This specific portion outlines the progression of my eating disorder over so many years that contributed to so much self hatred, physical, and mental health problems, an eventual suicide attempt, hospitalization (where I faced the threat of having my visitation taken away if I refused to eat), an abusive relationship, etc.

There is no beautiful aura that surrounds this kind of lifestyle—and yes, it consumes an individual's life to the point where it becomes their way of living and/or surviving—and that is what I want to stress to people who are approaching a downward spiral. I know that this will help at least one person in some small way so I feel all right sharing this.
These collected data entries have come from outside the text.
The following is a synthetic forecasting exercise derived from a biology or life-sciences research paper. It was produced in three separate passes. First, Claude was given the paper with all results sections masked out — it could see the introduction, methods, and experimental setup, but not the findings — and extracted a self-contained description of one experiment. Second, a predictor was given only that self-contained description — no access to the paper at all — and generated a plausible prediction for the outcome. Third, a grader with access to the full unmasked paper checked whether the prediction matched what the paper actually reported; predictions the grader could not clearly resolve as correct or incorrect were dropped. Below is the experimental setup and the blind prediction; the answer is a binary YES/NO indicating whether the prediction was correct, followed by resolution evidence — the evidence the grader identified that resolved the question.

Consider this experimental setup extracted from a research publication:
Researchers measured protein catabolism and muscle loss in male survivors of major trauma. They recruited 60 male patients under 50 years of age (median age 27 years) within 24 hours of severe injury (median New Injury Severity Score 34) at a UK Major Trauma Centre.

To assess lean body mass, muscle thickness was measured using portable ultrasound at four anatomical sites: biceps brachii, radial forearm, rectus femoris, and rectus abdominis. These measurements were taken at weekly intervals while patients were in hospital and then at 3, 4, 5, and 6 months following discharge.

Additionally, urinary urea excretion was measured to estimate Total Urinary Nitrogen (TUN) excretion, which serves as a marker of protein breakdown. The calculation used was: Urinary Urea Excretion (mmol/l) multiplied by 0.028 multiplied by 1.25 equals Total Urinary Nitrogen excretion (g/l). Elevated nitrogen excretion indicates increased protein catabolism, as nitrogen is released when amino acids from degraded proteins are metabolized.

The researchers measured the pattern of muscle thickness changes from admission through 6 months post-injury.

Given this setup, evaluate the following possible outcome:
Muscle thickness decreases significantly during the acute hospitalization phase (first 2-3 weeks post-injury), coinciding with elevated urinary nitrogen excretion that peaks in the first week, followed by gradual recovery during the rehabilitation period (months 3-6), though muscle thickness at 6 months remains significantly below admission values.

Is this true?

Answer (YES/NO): NO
I hope you get something positive out of this.

13 Years Old

"My life has definitely changed for the better :) Ive lost 12 lbs since last time I wrote in this!! (certain weight-lower weight) I'm happy... but I don't know if I'm fat or not. (censored name of bully at school) tells me I am every day, but I mean he sucks ya know. School suckkks too. Anyways see ya."

*2 years later I wrote "he was right LMAO" under the entry

14 Years Old

"The first day of second semester and there's no school. I'm currently crying by myself. It's like my mind is screaming out all my flaws, and it won't stop it. I keep trying to see myself in the best light possible, but it's not working. I've been cutting myself off from people at school who make me feel so much worse, because they like to call me fat and ugly a lot. That doesn't feel good. Hahaha. For some reason none of that comes up in counseling. I don't know how 2 deal."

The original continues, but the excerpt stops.